Poetry Shelf Monday poem: Lola Ridge’s ‘After the Storm’


After the Storm


The wrinkled forehead of the sky

Doth chase the sunbeams as they fly,

Like pale nuns in retreat;

Each drooping, half-averted eye,

Wet-lashed with rain drops; and the sweet

Moist earth is surfeited:

A pale, weak invalid, the day,

Hath risen from her bed.


And I am tired & my brain

Is drowsed with murmur of the rain;

Too dull I am for mirth,

Yet too indifferent for pain:

The shadows ride upon the earth—

Grey pickets of the night,

That drive before them on the plain

The fugitives of light.


Lola Ridge


from Verses Quale Press, 2019 (with introduction by Michele Leggott)

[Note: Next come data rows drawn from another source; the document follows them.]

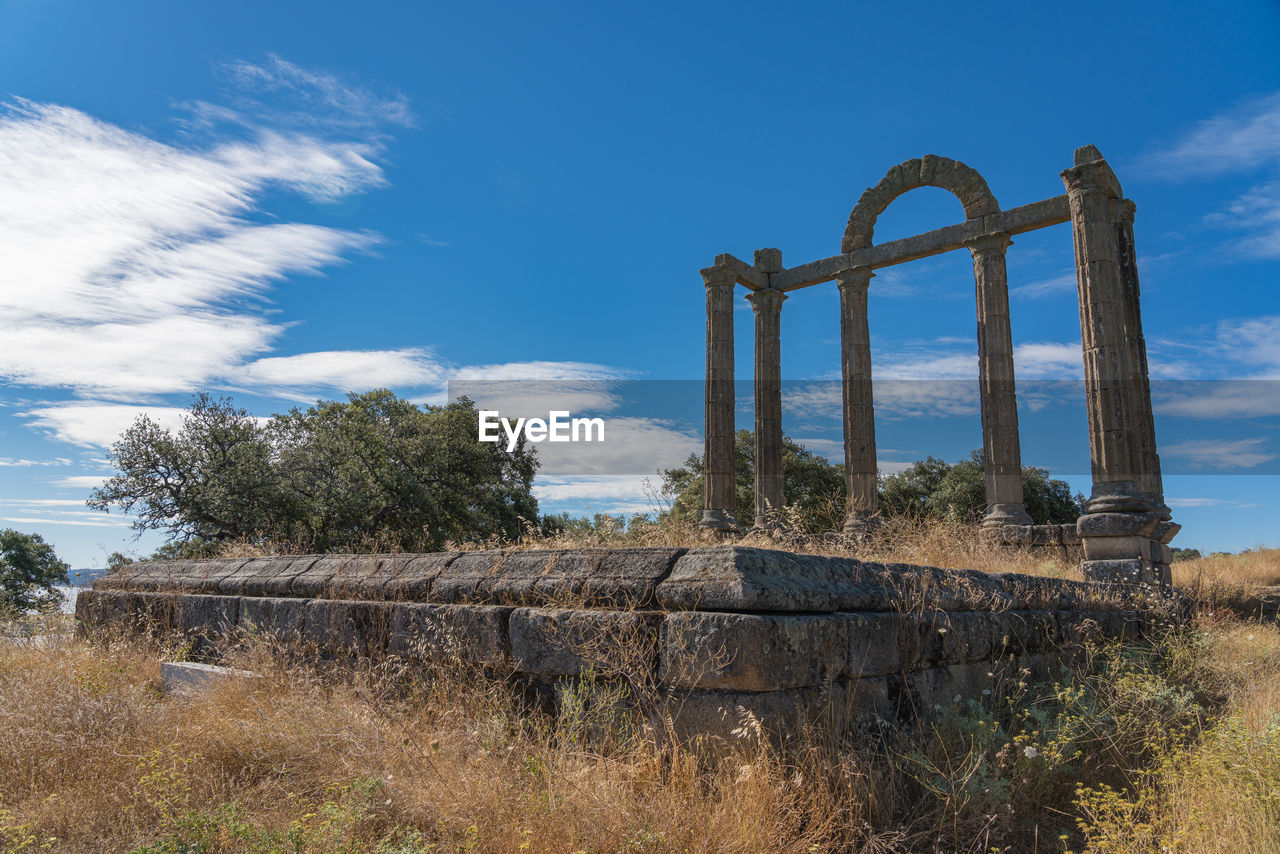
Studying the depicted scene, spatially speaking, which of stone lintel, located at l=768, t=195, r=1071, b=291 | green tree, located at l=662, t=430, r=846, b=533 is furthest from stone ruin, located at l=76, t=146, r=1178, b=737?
green tree, located at l=662, t=430, r=846, b=533

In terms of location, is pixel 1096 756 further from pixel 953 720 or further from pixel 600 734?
pixel 600 734

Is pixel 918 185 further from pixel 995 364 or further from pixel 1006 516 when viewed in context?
pixel 1006 516

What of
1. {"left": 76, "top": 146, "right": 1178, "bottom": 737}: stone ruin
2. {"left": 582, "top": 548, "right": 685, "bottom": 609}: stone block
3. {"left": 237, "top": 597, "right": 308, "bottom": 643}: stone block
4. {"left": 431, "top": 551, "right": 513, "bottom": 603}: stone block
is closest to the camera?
{"left": 76, "top": 146, "right": 1178, "bottom": 737}: stone ruin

Lola Ridge (Rose Emily Ridge) (1873-1941) was born in Dublin and travelled to Australia with her mother when she was three years old. When she was six the Ridges moved to NZ and her mother married a gold miner in Hokitika. After a failed marriage to a gold-mine manager on the West Coast, Lola moved with her mother and son to Sydney, where she studied at the Academie Julienne. After her mother’s death in 1907, she moved to USA under a new name, eventually marrying fellow radical David Lawson and establishing herself as a poet, painter and political activist within a prestigious circle of poets. Her collection The ghetto and other poems (1918) cemented her place on the New York scene, and she published four further volumes of poetry. Terese Svoboba has published a biography on Lola: Anything that Burns You: A Portrait of Lola Ridge (2016). Verses is a selection of her Antipodean poems.